Quick question guys. Why is my therapist putting on boxing gloves?
[emerging from a ten year coma]
my dad: look who finally got up
Candy cigarettes really use to be a thing and we really bought them and walked around like we were smokers at the tender age of 6.
“HEY NANCY, HAVE YOU SEEN MY SOCKS?”
a self-checkout line with 0 mirrors what a joke
Just told everybody in the bar to shut the hell up so my date could hear the full effect of my velcro wallet opening.
CHARLIE BROWN: happy thanksgiving!
CHARLIE BROWN’S PARENTS: wah wah wah
CHARLIE BROWN: I cannot believe you said that that’s racist
CHARLIE BROWN’S PARENTS: wah wah wah
CHARLIE BROWN: he’s not my President
CHARLIE BROWN’S PARENTS: wah wah wah
CHARLIE BROWN: I am too your son
If we keep saving daylight, daylight will never learn to save itself.
There is a time and a place for accosting people with baguettes (2 p.m., Whole Foods).
I’m not saying that asking your kids to clean will always make things worse, but I asked my 4yo to clean his muddy shoes and found him standing naked in a full bathtub polishing them with his toothbrush
As the officer approached my car I took a big pull of helium from the balloon and started crying
“can you explain the gap on your resume” can you explain the gap on your staff?

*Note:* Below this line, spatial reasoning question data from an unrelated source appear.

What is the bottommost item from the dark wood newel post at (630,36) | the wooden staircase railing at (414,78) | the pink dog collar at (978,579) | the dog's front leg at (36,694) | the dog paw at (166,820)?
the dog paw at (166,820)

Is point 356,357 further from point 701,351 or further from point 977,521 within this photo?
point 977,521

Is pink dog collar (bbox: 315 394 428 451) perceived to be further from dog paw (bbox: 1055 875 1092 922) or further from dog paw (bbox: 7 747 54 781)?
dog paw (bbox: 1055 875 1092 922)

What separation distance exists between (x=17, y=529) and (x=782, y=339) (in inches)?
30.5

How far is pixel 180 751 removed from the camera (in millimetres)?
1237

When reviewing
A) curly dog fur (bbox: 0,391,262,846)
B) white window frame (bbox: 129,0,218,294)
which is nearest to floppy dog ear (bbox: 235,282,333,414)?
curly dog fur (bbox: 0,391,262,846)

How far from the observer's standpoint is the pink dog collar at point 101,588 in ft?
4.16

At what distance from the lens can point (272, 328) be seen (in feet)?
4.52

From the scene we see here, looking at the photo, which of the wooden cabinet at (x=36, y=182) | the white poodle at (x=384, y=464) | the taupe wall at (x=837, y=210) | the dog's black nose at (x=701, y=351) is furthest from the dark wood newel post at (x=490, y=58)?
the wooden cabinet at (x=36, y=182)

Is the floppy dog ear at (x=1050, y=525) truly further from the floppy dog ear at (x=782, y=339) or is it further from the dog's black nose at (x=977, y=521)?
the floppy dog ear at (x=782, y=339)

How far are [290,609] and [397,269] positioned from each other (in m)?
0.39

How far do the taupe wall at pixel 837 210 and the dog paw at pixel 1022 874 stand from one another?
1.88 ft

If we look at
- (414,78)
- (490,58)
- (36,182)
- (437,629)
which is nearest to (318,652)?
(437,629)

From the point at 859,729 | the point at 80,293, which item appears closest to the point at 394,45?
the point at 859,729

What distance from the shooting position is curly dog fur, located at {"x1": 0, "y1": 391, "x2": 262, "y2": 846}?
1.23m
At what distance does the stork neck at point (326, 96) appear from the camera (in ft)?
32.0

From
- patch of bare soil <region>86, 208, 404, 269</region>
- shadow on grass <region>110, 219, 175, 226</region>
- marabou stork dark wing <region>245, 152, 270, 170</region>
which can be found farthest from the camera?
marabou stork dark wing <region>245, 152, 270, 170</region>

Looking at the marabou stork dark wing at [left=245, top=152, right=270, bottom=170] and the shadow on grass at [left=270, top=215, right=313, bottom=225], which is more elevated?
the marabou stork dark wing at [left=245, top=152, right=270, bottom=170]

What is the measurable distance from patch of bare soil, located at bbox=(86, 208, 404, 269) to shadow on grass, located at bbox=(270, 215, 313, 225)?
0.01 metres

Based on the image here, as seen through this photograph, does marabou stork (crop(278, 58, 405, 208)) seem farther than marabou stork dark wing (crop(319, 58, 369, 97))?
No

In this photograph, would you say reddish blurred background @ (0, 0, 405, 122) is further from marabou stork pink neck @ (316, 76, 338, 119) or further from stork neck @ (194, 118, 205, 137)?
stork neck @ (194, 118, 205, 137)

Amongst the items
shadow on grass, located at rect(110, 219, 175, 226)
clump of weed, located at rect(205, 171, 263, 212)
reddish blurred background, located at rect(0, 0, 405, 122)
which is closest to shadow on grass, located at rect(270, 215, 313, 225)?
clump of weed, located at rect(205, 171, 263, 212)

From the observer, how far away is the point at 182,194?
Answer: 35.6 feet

When I face a minor setback
Me, on phone with mom, “I’m drinking a glass of rose’ paired with a warm, toasted strawberry crumble.”
Husband, “You’re drinking wine from a box and eating a pop tart.”
Me, finger to my mouth, “Shhhh….”
Is that a fresh botox treatment in your face or are you just surprised to see me?
I started carrying a knife after an attempted mugging a few years ago.
Since then, my mugging attempts have been a lot more successful.
Me: *tries to sneak a pic of someone but forgets flash is on
Did you just take my picture?
Me: *starts to make thunder noises
Remember the first day of school when you’d show up with your pencil case, your rucksack and your Flash Speed Mop?
Ain’t no sunshine when she’s gone, but there sure are a lot of unauthorized charges on the credit card.
an ear doctor’s practice called “hear, here” somebody write that down
*queen’s gambit*
dad: knight takes queen
daughter: *3D prints new queen*
It went from “Oh, you guys really want to get to know your mom” to “Why are you asking me all these questions?” to “Which of my accounts are you trying to get into?”
The best detective novels are the ones where the detective is on holiday but then get forced to solve a local murder. We’ve all been in that situation where we just want some peace and quiet but then a holidaying detective shows up and solves the murder we’ve just committed.